SOURCE →
◆ ◆ ◆ ◆ ◆

County Executive George Latimer unveiled statistics last week showing sharp drops in all major crime categories over the past four years in Westchester.

In a comparison of the first nine months of 2021 with the first nine months of 2017, Latimer noted that eight major index crimes – defined by the FBI as willful homicide, forcible rape, robbery, burglary, aggravated assault, larceny over $50, motor vehicle theft and arson – fell by 26.5 percent.

Violent crime dropped 27.6 percent and property crime went down 26.3 percent.

He did not include the final quarter of last year because those statistics were not yet available.

“What you see in some places around the state, crime increasing, is not happening in Westchester County,” Latimer said. “Crime is continuing to drop and I credit all the brave men and women in uniform for this positive trend.”

Latimer’s presentation of the statistics came a few weeks after a highly publicized video of a smash-and-grab at the Louis Vuitton store in The Westchester in White Plains. That incident prompted concerns among some residents that the crime surge in New York City may take hold in Westchester.

It has also been referenced by some political players who may be looking to put county leadership and some elected officials in an unflattering light, said Latimer, who was uncharacteristically blunt in calling out critics.

“The perception is maybe based on what you see in a video,” Latimer said. “It may also be based on those people who want to sell you a philosophy. They will try very hard to look at these numbers and reinterpret these numbers somehow in order to try and keep their narrative alive. But the narrative is not correct; the narrative is incorrect and if you purposely advance a narrative that you know is incorrect then you’re lying, you’re purposely lying.”

Thomas Gleason, the county’s commissioner of public safety, said that preventative policing by the county police in conjunction with local law enforcement agencies, community policing and the use of the county’s Real Time Crime Center has made Westchester safer.

“The combined efforts of all our law enforcement agencies in the county, working collaboratively, is a huge reason for this large reduction in major crimes,” Gleason said.

Latimer also seemed to be alluding to critics, some of whom have tried to link Democratic elected officials with being soft on crime. He said the county is spending $52.8 million this year to pay for the county police and related law enforcement services.

Statistics cited in the presentation were provided by the New York State Department of Criminal Justice Services.

◆ ◆ ◆ ◆ ◆

TASK PROMPT → According to the article on Westchester crime, by what percentage did violent crime drop? The entries are not needed for the task.

Entries from a spatial question set →
◆ ◆ ◆ ◆ ◆

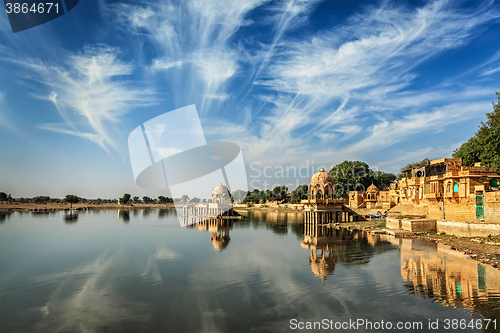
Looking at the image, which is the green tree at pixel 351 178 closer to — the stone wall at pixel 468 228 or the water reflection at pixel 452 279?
the stone wall at pixel 468 228

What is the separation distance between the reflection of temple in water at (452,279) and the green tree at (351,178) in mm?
48174

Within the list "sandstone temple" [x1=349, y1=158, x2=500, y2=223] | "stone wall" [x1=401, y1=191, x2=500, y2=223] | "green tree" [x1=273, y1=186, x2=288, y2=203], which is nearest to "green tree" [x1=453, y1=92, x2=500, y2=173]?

◆ ◆ ◆ ◆ ◆

TASK OUTPUT → 27.6 percent